We've seen this evolution in TV commercials. At the moment, it's pretty much a given that, if the commercial involves a couple, it's only safe to make fun of the husband. Better yet, it's only safe to make fun of white guys as a bit buffonish. Maybe it's the legacy of Homer Simpson and Al Bundy, which underlined (but did not incite, for that ship had already sailed) the rise of the father as an object of ridicule and humor.

A decade ago, Drew Carey was the perfect whipping boy of sorts. He was a white male, fat, wealthy, had geeky glasses, a great fake-pissed off look, and an attitude that made it clear he was willing to be ridiculous. He even had the middle name Allison! He didn't take himself too seriously. And although not a gifted improviser, he made his relatively amateurish participation doubly hilarious by being adorably self-conscious about his lack of proficiency. It's fun to laugh at him in the same way that it's fun to laugh at Louis CK -- these are guys that look like the guys we could (and did) make fun of growing up. And yet it's fun to laugh with them because they have an underdog aura that makes us cheer when the boy does good.
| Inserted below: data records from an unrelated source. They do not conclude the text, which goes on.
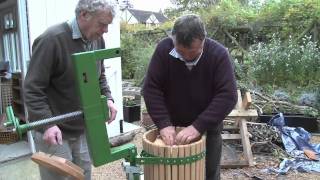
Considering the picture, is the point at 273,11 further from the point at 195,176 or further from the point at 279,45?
the point at 195,176

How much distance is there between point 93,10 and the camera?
1861 millimetres

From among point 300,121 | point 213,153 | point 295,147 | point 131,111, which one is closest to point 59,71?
point 213,153

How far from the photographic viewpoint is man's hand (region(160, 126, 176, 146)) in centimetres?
187

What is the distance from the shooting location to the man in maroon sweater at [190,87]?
205 centimetres

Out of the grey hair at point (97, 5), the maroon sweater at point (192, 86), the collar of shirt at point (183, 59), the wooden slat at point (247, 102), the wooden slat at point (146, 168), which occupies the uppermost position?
the grey hair at point (97, 5)

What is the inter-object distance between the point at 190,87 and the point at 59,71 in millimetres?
724

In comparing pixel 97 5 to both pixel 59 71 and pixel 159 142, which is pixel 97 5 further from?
pixel 159 142

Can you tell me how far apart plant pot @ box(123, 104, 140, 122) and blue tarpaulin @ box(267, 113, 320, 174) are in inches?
81.6

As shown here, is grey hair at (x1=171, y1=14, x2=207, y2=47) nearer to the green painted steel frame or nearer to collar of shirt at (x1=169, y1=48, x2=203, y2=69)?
collar of shirt at (x1=169, y1=48, x2=203, y2=69)

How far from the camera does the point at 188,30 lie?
6.11ft

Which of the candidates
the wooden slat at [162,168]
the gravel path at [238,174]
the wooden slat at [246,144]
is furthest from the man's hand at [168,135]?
the wooden slat at [246,144]

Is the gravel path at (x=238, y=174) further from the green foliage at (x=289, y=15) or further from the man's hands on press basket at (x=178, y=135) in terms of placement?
the green foliage at (x=289, y=15)

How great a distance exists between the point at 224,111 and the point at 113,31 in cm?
281

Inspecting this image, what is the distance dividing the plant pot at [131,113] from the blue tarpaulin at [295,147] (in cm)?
207
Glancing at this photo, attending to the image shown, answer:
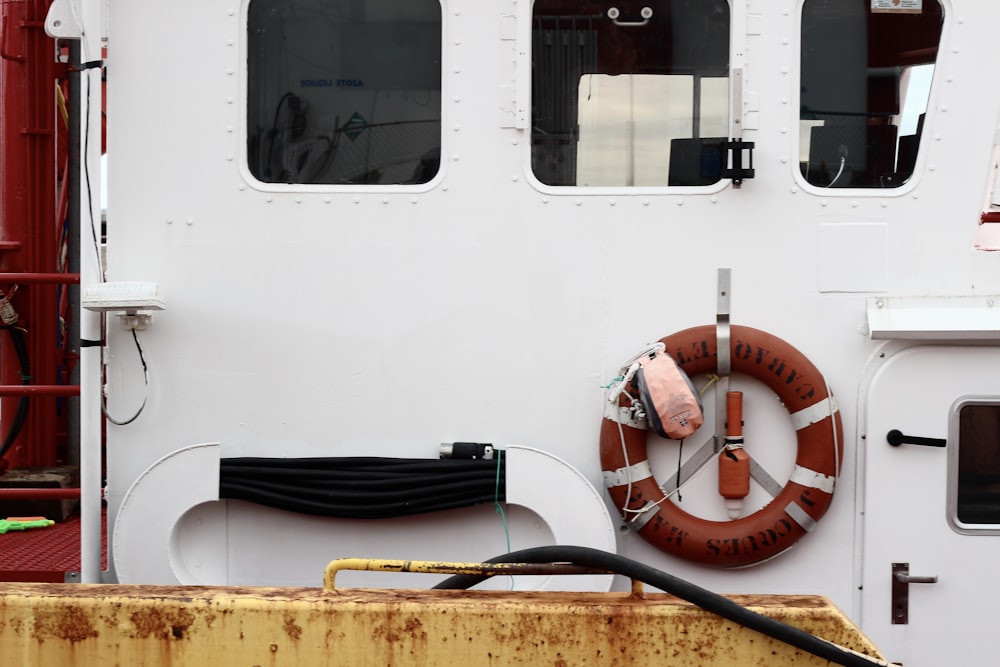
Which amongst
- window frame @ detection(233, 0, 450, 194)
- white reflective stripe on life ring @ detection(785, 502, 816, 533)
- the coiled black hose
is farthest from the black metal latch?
the coiled black hose

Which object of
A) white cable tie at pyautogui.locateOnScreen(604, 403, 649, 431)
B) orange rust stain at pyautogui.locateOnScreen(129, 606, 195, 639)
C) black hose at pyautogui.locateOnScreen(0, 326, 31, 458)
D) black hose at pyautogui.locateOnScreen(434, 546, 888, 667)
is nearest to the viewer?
black hose at pyautogui.locateOnScreen(434, 546, 888, 667)

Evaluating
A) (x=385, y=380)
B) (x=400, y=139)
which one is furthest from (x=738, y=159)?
(x=385, y=380)

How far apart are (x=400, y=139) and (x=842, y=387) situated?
148cm

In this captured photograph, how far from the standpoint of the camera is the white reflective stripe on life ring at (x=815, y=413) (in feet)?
9.55

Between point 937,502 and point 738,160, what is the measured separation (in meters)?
1.12

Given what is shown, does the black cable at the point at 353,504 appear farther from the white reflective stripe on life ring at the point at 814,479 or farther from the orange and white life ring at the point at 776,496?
the white reflective stripe on life ring at the point at 814,479

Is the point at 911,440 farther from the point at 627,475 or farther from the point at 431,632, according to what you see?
the point at 431,632

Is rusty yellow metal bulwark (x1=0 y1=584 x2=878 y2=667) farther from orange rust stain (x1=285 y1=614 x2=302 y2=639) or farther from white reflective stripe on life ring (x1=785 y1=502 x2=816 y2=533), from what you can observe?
white reflective stripe on life ring (x1=785 y1=502 x2=816 y2=533)

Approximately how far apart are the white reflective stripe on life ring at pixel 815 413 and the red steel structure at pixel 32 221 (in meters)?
3.73

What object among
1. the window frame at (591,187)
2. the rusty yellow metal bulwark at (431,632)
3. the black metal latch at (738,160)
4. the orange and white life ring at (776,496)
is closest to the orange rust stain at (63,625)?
the rusty yellow metal bulwark at (431,632)

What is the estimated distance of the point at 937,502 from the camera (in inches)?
115

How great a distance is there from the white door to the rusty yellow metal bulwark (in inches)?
31.0

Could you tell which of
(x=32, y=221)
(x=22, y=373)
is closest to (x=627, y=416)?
(x=22, y=373)

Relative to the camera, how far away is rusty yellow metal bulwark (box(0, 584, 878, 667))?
2.24 metres
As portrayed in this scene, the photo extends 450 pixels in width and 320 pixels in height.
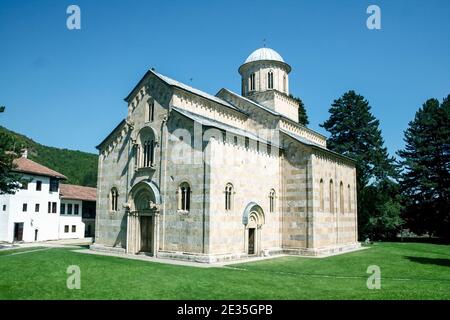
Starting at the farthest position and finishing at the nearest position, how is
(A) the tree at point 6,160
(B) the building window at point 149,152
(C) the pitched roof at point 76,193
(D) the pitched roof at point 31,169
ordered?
1. (C) the pitched roof at point 76,193
2. (D) the pitched roof at point 31,169
3. (A) the tree at point 6,160
4. (B) the building window at point 149,152

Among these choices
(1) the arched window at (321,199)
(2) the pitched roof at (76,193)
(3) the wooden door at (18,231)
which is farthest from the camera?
(2) the pitched roof at (76,193)

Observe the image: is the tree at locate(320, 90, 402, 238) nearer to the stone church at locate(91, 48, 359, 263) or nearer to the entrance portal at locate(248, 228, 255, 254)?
the stone church at locate(91, 48, 359, 263)

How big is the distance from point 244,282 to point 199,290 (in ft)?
8.80

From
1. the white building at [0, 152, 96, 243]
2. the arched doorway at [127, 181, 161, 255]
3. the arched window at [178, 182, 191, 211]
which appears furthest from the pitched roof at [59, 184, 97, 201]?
the arched window at [178, 182, 191, 211]

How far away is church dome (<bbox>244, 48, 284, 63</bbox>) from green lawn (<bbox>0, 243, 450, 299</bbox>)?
21547mm

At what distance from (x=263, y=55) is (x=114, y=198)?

I don't know what this means for Aisha Tyler and the Whose Line Is It Anyway? cast. She enjoys the skits and the off-color jokes. But she does seem more like an audience member than a quasi-participant. There's no banter. What could they joke about? Youth? That's perhaps a safer bet than anything remotely touching gender or race, but even that could come across as looking chauvinistic -- the old men telling the young woman how the world really is.

Maybe they just don't know each other well enough. They are different generations. Aisha spent some time hosting, which, while not unrelated to sitcom/improv, is a different world. For similar reasons, maybe this is why Joe Rogan wouldn't be a great host for a comedy show, despite his career as a stand-up -- too much time doing other things in television, and hanging out with a social group far different from the improv/stand-up circuit.

It's also worth noting that the first American Whose Line show did start with a British host, later to be replaced by Drew Carey. Maybe every show needs a season or so to test things out and decide what works, and what doesn't.

Anyway, I will try to catch some more of the newer episodes. If I feel like it, maybe I'll tackle more of the differences between the previous and current incarnation, and speculate as to its success.